Le prêtre et ancien jésuite slovène Marko Rupnik (69 ans) est accusé d’avoir abusé sexuellement d’au moins 30 femmes. La plupart d’entre elles étaient des religieuses de la communauté de Loyola qu’il avait contribué à fonder dans sa Slovénie natale dans les années 1980.
Marko Rupnik est également l’un des artistes modernes les plus renommés de l’Église catholique. D’innombrables églises et sanctuaires dans le monde entier abritent ses peintures murales, notamment le Vatican, le sanctuaire marial de Lourdes et la basilique d’Aparecida, au Brésil.
En 2021, neuf anciennes membres de la communauté de Loyola se sont plaintes au Vatican des abus commis par le prêtre. Mais lorsque les allégations contre lui ont été rendues publiques, en octobre 2022, la Congrégation pour la doctrine de la foi (ancien nom du DDF), dirigée à l’époque par le cardinal Luis Ladaria, a refusé d’ouvrir une enquête canonique formelle. Le cardinal jésuite espagnol invoquait un délai de prescription pour les abus commis sur des adultes, bien que cette disposition ait été levée dans d’autres cas. En octobre 2023, le pape François a toutefois renoncé à la prescription, permettant ainsi le lancement d’une procédure canonique.

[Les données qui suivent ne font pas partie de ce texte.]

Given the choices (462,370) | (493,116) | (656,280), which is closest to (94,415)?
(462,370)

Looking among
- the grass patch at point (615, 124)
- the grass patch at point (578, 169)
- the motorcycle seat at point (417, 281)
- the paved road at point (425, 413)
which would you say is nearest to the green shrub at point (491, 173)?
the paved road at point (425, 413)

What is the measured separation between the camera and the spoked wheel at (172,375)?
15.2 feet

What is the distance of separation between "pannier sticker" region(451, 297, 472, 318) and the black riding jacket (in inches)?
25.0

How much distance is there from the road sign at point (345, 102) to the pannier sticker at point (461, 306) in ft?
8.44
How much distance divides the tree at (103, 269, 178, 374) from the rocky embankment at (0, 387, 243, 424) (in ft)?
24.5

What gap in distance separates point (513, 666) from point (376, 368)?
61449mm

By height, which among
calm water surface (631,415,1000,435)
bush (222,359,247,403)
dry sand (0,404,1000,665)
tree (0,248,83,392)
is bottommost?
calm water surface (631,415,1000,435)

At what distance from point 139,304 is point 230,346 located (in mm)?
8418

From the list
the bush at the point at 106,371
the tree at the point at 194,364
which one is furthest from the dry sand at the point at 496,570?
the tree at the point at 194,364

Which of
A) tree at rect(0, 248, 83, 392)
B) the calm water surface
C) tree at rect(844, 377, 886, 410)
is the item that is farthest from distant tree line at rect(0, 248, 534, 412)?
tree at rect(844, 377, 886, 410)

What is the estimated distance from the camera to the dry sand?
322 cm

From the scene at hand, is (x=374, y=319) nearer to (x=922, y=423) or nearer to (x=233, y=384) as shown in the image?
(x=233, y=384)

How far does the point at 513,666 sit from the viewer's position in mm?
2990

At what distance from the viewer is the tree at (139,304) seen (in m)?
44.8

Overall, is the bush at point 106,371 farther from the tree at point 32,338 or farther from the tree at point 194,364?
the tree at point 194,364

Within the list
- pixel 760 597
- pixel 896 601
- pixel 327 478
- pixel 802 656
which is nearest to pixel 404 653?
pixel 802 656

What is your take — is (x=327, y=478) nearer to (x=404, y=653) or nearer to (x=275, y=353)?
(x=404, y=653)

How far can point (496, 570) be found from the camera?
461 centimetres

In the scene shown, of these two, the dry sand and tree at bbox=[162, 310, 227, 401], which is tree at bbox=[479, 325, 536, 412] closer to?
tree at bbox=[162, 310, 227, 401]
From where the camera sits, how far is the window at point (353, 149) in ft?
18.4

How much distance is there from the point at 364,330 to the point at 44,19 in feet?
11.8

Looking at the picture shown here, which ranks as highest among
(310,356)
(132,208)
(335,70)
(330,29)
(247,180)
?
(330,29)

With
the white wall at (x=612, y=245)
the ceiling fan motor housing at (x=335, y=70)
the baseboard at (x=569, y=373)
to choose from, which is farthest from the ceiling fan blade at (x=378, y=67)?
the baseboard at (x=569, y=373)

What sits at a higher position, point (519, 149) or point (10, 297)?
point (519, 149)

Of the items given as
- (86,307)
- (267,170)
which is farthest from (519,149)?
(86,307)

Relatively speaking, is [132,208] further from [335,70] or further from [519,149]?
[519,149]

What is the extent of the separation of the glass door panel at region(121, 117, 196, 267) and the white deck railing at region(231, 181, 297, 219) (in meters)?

Le cas Rupnik apparaît particulièrement sordide du fait que l’artiste, selon les allégations, utilisait des justifications religieuses pour obtenir des faveurs sexuelles. Il aurait notamment évoqué l’image de la sainte Trinité pour persuader deux religieuses à se plier à une séance de triolisme.
Mgr Kennedy a rappelé que l’utilisation d’images et de symboles spirituels pour commettre des actes contraires à la morale, était traditionnellement qualifiée par l’Eglise de «faux mysticisme» et que ceci constituait un crime contre la foi. Mais il a aussi souligné que que le droit canonique ne prévoyait actuellement aucune disposition concernant ces crimes. Certains experts se plaindraient ainsi du fait que cette lacune ait entravé la poursuite d’abuseurs ayant usé des mêmes méthodes que Marko Rupnik. Cela aurait notamment été le cas des frères Thomas et Marie-Dominique Philippe, dont les agissements pervers ont été révélés en 2019. Le cardinal Víctor Manuel Fernández, préfet du DDF, a récemment déclaré que le «faux mysticisme» pouvait avoir de nombreuses significations et qu’il n’était donc «pas commode» en tant qu’accusation formelle dans les procédures canoniques.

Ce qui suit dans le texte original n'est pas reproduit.